Pontillo Valeria, Palomba Fabio, Ferrucci Filomena
Software Engineering (SeSa) Lab - Department of Computer Science, University of Salerno, Fisciano, Italy.
Empir Softw Eng. 2022;27(7):187. doi: 10.1007/s10664-022-10227-1. Epub 2022 Oct 1.

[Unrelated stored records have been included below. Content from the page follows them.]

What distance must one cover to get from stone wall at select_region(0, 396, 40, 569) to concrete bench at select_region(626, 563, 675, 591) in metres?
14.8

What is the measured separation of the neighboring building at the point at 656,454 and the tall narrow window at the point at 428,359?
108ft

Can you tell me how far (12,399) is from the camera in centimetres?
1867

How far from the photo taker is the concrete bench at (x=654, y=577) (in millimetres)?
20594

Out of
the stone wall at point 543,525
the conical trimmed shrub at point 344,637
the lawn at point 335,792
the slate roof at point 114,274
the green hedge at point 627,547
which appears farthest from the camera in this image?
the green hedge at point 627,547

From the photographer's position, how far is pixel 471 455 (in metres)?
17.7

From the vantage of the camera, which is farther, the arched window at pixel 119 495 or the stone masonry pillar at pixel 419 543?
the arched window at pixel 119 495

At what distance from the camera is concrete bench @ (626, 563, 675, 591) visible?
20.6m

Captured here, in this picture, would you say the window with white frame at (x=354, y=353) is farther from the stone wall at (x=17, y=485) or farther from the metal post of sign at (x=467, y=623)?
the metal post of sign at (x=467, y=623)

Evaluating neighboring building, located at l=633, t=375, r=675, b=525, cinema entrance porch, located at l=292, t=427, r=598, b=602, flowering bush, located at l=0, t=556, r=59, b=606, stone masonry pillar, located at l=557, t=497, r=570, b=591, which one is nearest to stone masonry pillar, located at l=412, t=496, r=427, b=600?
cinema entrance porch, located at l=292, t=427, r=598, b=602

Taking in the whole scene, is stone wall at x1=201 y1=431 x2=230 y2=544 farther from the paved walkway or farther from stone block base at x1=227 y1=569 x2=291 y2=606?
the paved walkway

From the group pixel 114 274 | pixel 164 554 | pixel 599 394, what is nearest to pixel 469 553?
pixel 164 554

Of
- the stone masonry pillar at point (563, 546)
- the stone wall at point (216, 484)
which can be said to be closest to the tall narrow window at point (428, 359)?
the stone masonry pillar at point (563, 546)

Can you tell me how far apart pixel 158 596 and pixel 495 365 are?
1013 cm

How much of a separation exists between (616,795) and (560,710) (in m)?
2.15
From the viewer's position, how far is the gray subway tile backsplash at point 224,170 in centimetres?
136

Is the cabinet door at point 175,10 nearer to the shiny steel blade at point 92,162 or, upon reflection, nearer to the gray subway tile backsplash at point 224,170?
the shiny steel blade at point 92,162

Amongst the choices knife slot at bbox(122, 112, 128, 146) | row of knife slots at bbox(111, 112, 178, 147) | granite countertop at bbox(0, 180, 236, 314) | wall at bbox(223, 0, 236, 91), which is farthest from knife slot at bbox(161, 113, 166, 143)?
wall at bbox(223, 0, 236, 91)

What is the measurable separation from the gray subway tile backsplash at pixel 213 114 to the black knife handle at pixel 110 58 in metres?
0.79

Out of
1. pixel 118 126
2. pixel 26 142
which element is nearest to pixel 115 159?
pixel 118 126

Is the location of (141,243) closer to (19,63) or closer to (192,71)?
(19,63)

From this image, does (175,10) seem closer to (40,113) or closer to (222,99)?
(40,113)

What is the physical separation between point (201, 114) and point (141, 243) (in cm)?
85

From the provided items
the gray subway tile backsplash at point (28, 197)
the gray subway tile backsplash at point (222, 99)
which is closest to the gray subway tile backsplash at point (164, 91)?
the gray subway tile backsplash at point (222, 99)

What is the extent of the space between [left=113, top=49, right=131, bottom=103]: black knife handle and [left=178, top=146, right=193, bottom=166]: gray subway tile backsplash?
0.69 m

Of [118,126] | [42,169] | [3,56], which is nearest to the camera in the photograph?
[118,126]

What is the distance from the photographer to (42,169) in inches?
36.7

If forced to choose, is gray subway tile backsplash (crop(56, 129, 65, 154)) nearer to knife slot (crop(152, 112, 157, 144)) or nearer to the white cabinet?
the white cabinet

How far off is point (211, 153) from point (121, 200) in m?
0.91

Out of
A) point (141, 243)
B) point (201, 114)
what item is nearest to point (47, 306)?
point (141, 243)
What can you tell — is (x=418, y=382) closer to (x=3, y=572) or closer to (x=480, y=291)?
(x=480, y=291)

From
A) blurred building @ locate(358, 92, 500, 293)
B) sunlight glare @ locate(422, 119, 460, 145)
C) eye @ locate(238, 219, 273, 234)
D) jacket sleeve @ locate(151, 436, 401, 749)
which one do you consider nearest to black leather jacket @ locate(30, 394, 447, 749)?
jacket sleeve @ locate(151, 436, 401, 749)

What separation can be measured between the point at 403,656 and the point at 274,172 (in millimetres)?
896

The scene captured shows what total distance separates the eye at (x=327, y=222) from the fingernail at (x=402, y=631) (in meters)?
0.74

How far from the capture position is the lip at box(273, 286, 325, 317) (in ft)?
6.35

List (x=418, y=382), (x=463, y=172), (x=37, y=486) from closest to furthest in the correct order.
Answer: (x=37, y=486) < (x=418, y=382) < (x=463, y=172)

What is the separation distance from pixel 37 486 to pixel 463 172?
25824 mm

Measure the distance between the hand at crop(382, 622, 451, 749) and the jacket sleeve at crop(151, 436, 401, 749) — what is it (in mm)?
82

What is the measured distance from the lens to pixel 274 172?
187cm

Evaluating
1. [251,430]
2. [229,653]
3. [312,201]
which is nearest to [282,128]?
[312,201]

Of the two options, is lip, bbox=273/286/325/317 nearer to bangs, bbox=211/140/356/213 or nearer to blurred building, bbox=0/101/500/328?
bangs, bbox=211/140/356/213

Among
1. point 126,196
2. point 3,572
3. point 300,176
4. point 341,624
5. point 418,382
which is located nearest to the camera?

Test flakiness is a phenomenon occurring when a test case is non-deterministic and exhibits both a passing and failing behavior when run against the same code. Over the last years, the problem has been closely investigated by researchers and practitioners, who all have shown its relevance in practice. The software engineering research community has been working toward defining approaches for detecting and addressing test flakiness. Despite being quite accurate, most of these approaches rely on expensive dynamic steps, e.g., the computation of code coverage information. Consequently, they might suffer from scalability issues that possibly preclude their practical use. This limitation has been recently targeted through machine learning solutions that could predict the flakiness of tests using various features, like source code vocabulary or a mixture of static and dynamic metrics computed on individual snapshots of the system. In this paper, we aim to perform a step forward and predict test flakiness . We propose a large-scale experiment on 70 Java projects coming from the iDFlakies and FlakeFlagger datasets. First, we statistically assess the differences between flaky and non-flaky tests in terms of 25 test and production code metrics and smells, analyzing both their individual and combined effects. Based on the results achieved, we experiment with a machine learning approach that predicts test flakiness solely based on static features, comparing it with two state-of-the-art approaches. The key results of the study show that the static approach has performance comparable to those of the baselines. In addition, we found that the characteristics of the production code might impact the performance of the flaky test prediction models.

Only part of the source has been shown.